His latest release Muwaten, Mokhber, Wa Haramy (A Citizen, Detective, and a Thief, 2003) did well commercially because one of the actors, Sha’aban Abdelrehim was at the prime of his singing career at the release date. Like a true man of the age, Abdelrehim’s album was a bestseller thanks to a song called ‘I Hate Israel.’ His casting in Muwaten raised eyebrows: the epitome of popular culture in its basest form, appears in a film by the respected Dawood Abdelsayed?!
In fact, Abdelrehim was beautifully cast in his role as an ignorant thief who had no knowledge of art or culture but became a publisher. He asks a writer to take out the inappropriate parts of the novel, ‘because religion says this is wrong.’ The ironies raised by the thief’s situation, an almost illiterate, yet devout, publisher, are paralleled by the actual reality of the artistic field – contemporary producers may or may not have picked up on the allusion!

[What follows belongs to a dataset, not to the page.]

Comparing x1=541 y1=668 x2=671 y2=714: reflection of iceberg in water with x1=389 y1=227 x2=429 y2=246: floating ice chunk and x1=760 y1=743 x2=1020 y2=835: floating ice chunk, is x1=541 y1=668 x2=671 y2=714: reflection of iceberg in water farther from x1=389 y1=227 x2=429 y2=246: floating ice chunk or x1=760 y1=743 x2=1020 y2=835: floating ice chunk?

Some films get critical acclaim because of the timeliness of their release. Dawood Abdelsayed’s films do not succumb to the temptation of tailor-made relevance. When asked to take up a certain topic geared towards foreign funding, he prefers not to. ‘When you try to answer the unanswerable questions… that is what art is all about. Such questions include the big existential questions like why was I born, why am I here… but also other less grand unanswerable questions. Why and how do we fall in love?’ His work in progress, Retha’ Ala El-Bahr, (Seaside Eulogy,) is a romance. Such films do not have an expiry date.
Commercial cinema in Egypt succeeds in the quasi-paradoxical task of entertaining and indoctrinating the unsuspecting viewer. Controversial films are thought-provoking. Yet when it comes to the art of making heart-piercing films, Egypt – no different from the rest of the world – can only boast of a few Diogenes-like filmmakers who persist in the midst of commercialism and controversy to express themselves honestly… regardless. The future belongs to them.
Maggie Morgan is a producer who works with an independent film company in Egypt and she also teaches a literature/cultural studies class at the American University in Cairo. She wrote her M.A. Thesis on autobiography in literature and cinema.